Она не подстерегает ни момент, в который, исходя из того, чем дискурс еще не был, он стад тем, что он есть, ни момент, в который, расшатывая прочность фигуры, он начинает постепенно терять свою тождественность. Напротив, ее проблема заключается в том, чтобы определить дискурс в самой его специфичности, показать, в чем именно игра правил, которые он использует, несводима к любой другой игре; ее задача — следовать по пятам за дискурсом и, в лучшем случае, просто очертить его контуры. Археология не движется в медленной прогрессии из смешанного поля мнения к единичности системы или определенному постоянству науки; она вовсе не «славословие», но различающий анализ, дифференциальное счисление разновидностей дискурса.

3. Археология не упорядочивается в суверенной фигуре произведения; она не стремится уловить момент, когда последняя отделяется от анонимного горизонта.

Она не хочет восстановить загадочную точку, где индивидуальное и социальное переходит друг в друга. Она не является ни психологией, ни социологией, ни, что важнее, антропологией творения. Произведение не является для нее существенным разрывом, даже если речь идет о его перемещении в глобальный контекст или в сеть причинностей, которые ее поддерживает.

Археология определяет типы и правила дискурсивных практик, пронизывающих индивидуальные произведения, иногда полностью ими руководящих и господствующих над ними так, чтобы ничто их не избегало. Инстанция создающего субъекта в качестве причины бытия произведения и принципа его общности археолгии чужда.

4. Наконец, археология не стремится восстановить то, что было помыслено, испытано, желаемо, имелось в виду людьми, когда они осуществляли дискурс; она не задается целью описать эту точку концентрации, где автор и произведение обмениваются тождественностями, где мысль остается еще ближе к самой себе в пока что не искаженной форме, а язык еще не развертывается в пространственном и последовательном рассеивании дискурса.

Другими словами, — археология не пытается повторять то, что сказано, настигая уже-сказанное в самой его тождественности. Она не претендует на то, чтобы самостоятельно стереться в двусмысленной скромности чтения, которое вернуло бы далекий слабый, едва брезжущий свет первоначала во всей его чистоте. Она не является ничем более и ничем иным, нежели перезаписью, трансформацией по определенным правилам того, что уже было написано, в поддерживаемой форме внешнего.

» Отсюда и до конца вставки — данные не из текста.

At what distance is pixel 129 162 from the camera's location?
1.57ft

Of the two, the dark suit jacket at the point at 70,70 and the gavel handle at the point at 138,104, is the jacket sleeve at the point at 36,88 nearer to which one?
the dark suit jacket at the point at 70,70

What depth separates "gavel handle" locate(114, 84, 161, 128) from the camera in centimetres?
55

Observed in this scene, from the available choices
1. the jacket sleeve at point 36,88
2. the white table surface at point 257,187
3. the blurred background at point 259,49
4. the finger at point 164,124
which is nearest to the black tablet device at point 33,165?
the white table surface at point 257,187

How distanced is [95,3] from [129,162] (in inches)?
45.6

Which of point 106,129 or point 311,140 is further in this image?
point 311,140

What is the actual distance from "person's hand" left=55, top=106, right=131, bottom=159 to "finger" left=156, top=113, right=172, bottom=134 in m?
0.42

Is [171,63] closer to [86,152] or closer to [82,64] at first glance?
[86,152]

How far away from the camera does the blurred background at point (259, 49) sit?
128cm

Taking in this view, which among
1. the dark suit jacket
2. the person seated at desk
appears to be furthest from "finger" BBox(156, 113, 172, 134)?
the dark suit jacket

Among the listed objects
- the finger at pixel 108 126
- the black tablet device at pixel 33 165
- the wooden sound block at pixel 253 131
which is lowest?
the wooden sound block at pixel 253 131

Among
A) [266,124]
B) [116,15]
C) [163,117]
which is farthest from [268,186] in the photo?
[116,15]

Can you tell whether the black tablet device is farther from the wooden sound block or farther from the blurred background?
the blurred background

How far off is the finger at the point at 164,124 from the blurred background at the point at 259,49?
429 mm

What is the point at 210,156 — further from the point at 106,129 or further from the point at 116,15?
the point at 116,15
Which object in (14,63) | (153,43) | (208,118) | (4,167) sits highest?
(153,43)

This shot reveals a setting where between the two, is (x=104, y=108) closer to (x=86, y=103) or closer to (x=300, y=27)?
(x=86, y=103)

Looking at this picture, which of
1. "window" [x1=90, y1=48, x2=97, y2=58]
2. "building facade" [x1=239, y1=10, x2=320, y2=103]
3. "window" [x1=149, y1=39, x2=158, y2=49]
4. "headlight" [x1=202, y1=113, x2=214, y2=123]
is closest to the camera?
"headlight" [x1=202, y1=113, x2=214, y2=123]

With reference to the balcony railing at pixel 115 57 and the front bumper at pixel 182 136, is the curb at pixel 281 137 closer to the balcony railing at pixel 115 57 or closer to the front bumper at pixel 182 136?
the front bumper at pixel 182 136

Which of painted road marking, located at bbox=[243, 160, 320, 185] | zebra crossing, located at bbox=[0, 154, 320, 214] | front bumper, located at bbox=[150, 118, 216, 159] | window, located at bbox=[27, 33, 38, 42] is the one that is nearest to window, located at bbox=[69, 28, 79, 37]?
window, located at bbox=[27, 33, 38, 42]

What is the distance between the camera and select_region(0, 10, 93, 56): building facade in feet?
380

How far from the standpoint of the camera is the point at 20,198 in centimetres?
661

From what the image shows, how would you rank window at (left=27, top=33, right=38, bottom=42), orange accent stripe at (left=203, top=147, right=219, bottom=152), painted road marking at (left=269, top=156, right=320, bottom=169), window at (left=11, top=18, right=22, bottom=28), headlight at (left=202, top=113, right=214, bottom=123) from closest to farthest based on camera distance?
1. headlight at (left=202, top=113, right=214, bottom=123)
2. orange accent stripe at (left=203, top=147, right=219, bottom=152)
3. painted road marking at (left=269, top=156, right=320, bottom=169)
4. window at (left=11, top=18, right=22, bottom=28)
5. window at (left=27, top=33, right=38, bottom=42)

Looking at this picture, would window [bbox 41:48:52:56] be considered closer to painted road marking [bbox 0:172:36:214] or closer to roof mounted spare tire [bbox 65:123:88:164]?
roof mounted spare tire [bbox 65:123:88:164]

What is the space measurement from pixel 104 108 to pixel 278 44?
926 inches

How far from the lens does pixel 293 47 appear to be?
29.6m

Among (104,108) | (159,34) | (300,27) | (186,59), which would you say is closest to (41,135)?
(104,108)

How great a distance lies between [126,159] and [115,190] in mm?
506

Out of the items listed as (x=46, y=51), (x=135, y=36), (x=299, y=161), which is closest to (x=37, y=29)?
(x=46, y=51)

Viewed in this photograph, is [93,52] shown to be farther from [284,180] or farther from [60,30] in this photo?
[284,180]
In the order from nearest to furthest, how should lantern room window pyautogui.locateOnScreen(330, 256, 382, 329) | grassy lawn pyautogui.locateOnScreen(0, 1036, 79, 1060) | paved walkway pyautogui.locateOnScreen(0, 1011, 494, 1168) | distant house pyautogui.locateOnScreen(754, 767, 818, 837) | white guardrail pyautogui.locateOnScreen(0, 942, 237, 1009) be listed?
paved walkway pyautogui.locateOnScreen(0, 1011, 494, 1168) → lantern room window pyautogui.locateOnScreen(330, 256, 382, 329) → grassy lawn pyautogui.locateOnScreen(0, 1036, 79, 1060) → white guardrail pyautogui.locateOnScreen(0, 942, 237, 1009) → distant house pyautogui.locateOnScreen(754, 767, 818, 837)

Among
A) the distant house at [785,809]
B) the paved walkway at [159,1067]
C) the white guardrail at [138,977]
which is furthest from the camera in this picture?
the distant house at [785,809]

Это не возврат к самой тайне происхождения; это систематическое описание дискурса-объекта.

 

ОРИГИНАЛЬНОЕ И РЕГУЛЯРНОЕ

 

Обычно история идей рассматривает дискурсивное поле как область, где существуют два достоинства: каждый отмеченный элемент здесь может характеризоваться как старый или новый, новоизобретенный иди воспроизведенный, традиционный или оригинальный, как соответствующий общему типу или отклоняющийся от него. Итак, можно выделить две категории формулировок: одни — наделенные ценностью и сравнительно немногочисленные, появляющиеся впервые, не имеющие в предшествующем ничего схожего — в некоторых случаях становятся моделью для других и, вследствие этого, достойны считаться самостоятельными творениями; вторые — заурядные, обыкновенные, массовые, несамостоятельные — отталкиваются от того, что было уже сказано, порой для того, чтобы буквально повторить то же самое. За каждой из вышеописанных групп история идей закрепила особое положение и анализирует их по-разному. Описывая первую, она рассказывает историю открытий, перемен и метаморфоз, показывает, как истина отделилась от заблуждений, как сознание пробудилось от сна, как одна за другой поднялись новые формы, чтобы образовать наш нынешний кругозор и, таким образом, стремится раазглядеть сквозь эти изолированные точки, сквозь непрерывную цепь разрывов цельную линию эволюции. Другая группа, напротив, манифестирует историю как инерцию и силу тяготения, как медленную аккумуляцию пройденного и молчаливое накопление произнесенного; здесь высказывания должны быть рассмотрены в массиве того, что есть между ними общего. Их случайное своеобразие может быть нейтрализовано; подлинность их авторства, время и место возникновения также теряют значение, — измерению подлежит их продолжительность: вплоть до какого места и до каких пор они повторяются, по каким каналам передаются, в каких группах циркулируют, какой целостный кругозор очерчивают в сознании людей, как его ограничивают, наконец, каким образом, характеризуя эпоху, они дают возможность отличить ее от других эпох. Следовательно, здесь рисуется ряд глобальных образов. В первом случае история идей описывает последовательный ряд событий в области мысли; во втором — непрерывную ткань взаимодействия; в первом случае воссоздается момент внезапного появления новых знаний или форм, во втором — воспроизводятся забытые всеобщие знания и отображаются дискурсы в их взаимном соотношении.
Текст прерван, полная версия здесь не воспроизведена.